Aid donors are increasingly paying attention to value for money in their programmes. While donors have always wanted the biggest “bang for their buck”, in recent years there has been a step change in the approaches and tools for calculating value for money and in the expectations placed on funding candidates (whether they are governments or NGOs) in terms of demonstrating their value for money (VFM).
Good. But there’s quite a big catch which, as far as I am aware, is not being addressed. Donors are applying VFM analysis to their own investments but they aren’t always applying it to the “entire” investment being made in a country.
Take the global response to AIDS, for instance. As of 2011, for the first time in history, less than half of all money spent on HIV and AIDS in low and middle income countries came from international donors – 51% came from national sources. But the extent to which the 49% can be spent on programmes that are “VFM certified” largely depends on what the 51% is being spent on.

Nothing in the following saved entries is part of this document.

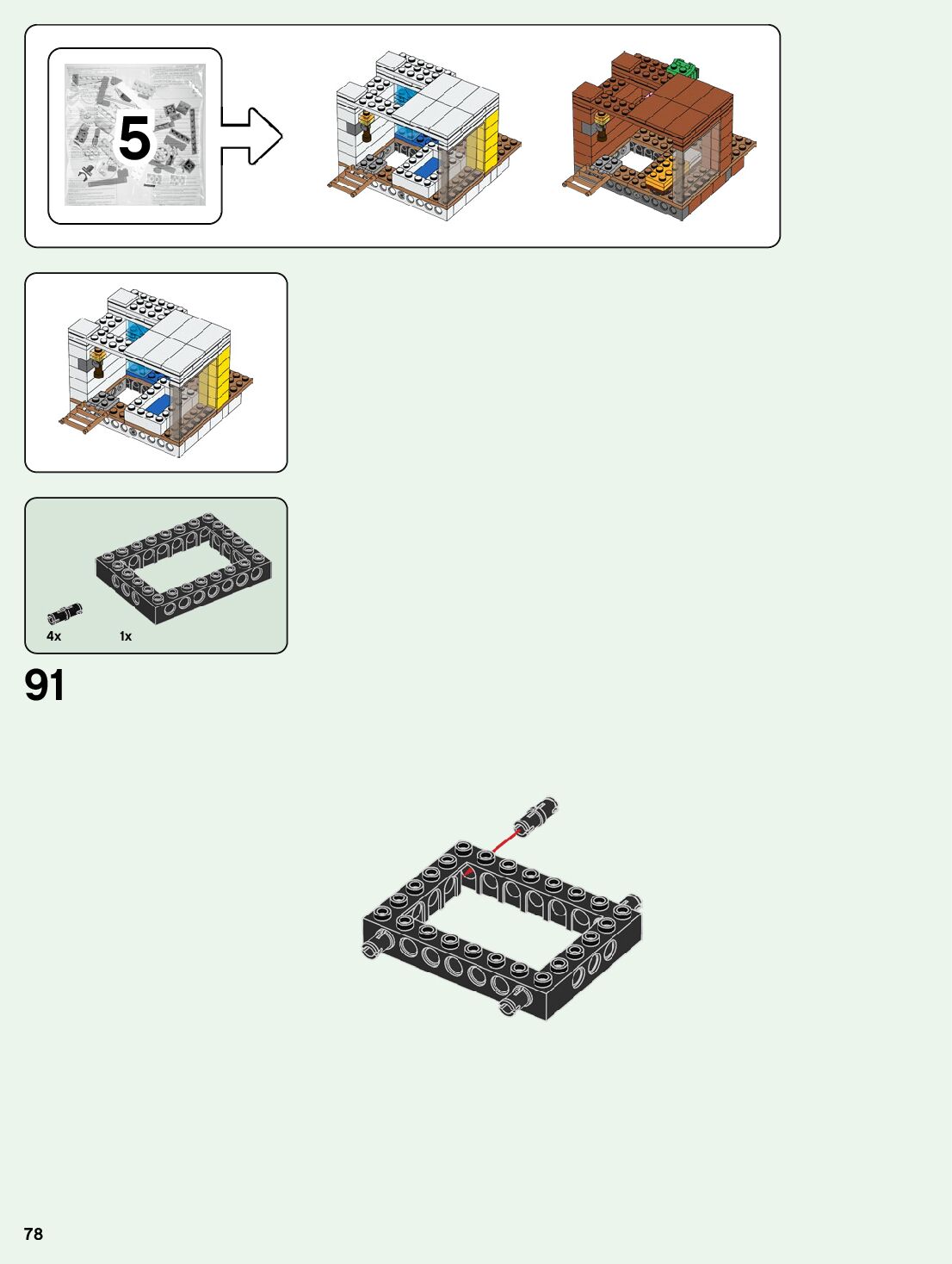 5

4x 1x

91

78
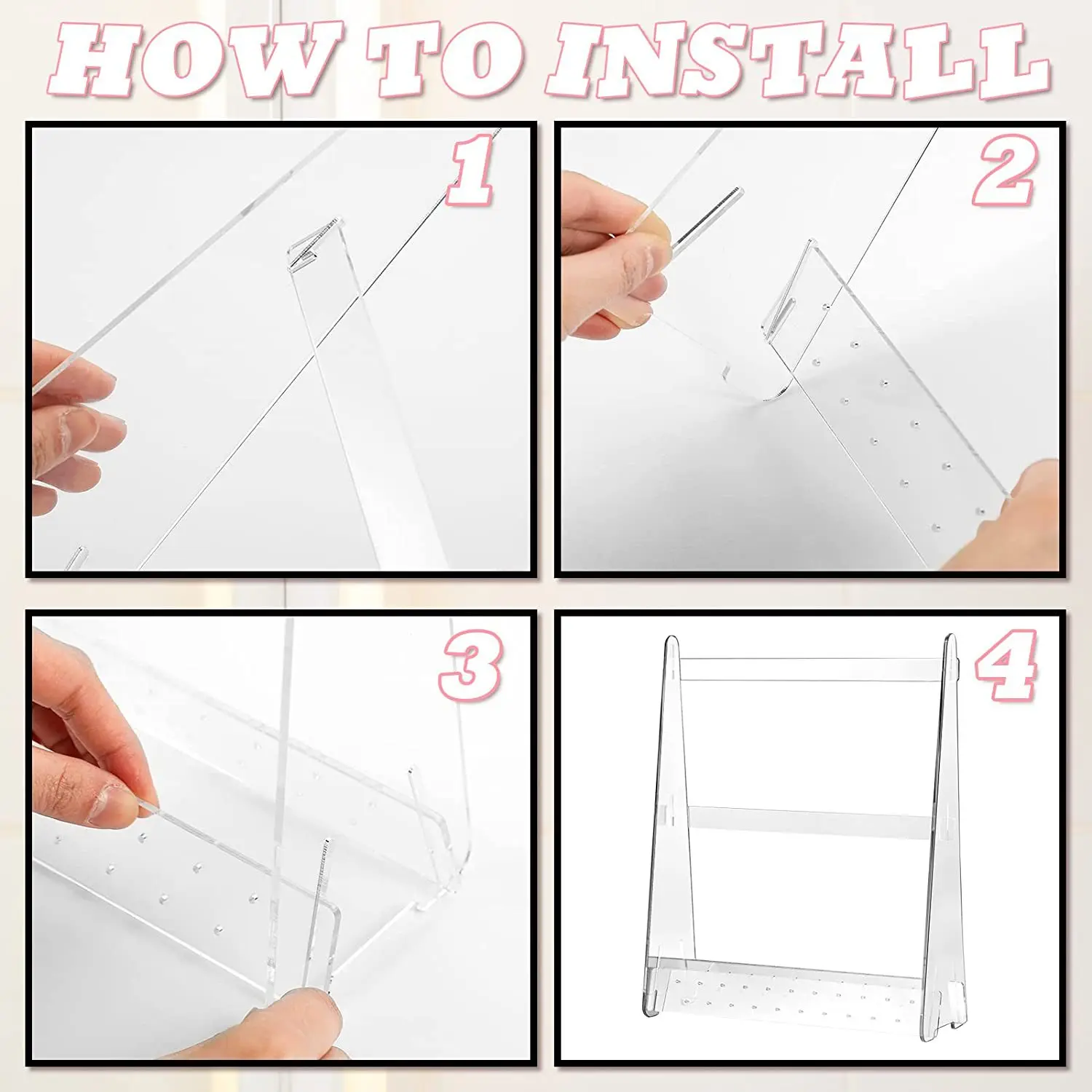 HOW TO INSTALL

1

2

3

4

First example. In one country, most of the international aid money for AIDS comes from the Global Fund to fight AIDS, Tuberculosis and Malaria. A good chunk of that money is spent on antiretroviral drugs. But not any old ARVs: just the most expensive ones. The country produces all of its first-line ARVs – the ones that are the cheapest to manufacture, and that bring economies of scale because they are the ones that are needed at the greatest volume. What the country needs assistance for is the second and third line drugs – the ones that have to be imported, and that have to be purchased in much smaller quantities. For the same budget, the Global Fund could, theoretically, be paying for far more treatments, but it isn’t. But the imported drugs are no less essential – once someone fails on first line treatment, it is essential to move them on to the next regimen.
Second example. It is well known that the highest VFM proposition for spending on HIV prevention is to invest in comprehensive programmes with highly affected populations like men who have sex with men, sex workers, and people who inject drugs (“key populations”). Despite some improvements in recent years, programmes with these populations continue to be chronically underfunded. Even more significantly, over 90% of money for these programmes comes from international aid sources. National governments don’t like spending money on this area of programming at all. In this case, international donors are getting the best VFM (providing the programmes are being implemented properly). In the longer term though, if the trend toward higher shares of domestic funding continues (and there is no reason to suppose it won’t), these programmes look to be at very high risk of losing support.
A straight contest between the first country and one of the countries where donors pay for all of the key populations work would suggest that the latter is a far more suitable investment. But it is not that simple. In both cases donors are filling a shortfall in a national response – albeit for different reasons. It may be that when looked at as a whole, the first country’s response is more economically efficient, even if the aid investment doesn’t make it seem so. Moreover because things like effective HIV prevention and treatment are made up of many interconnected and complementary interventions, and indeed because prevention and treatment are themselves interconnected and complementary, the cost effectiveness of each intervention often depends on other interventions being implemented.
When looking at value for money, major international donors should think of funding as being “fungible” and should be looking much more at the whole national context and environment for a given programme rather than precisely what they are spending money on. And if they are funding things that simply can’t or won’t be procured by domestic funds, they need to be thinking about what happens if and when they pull their own funding out.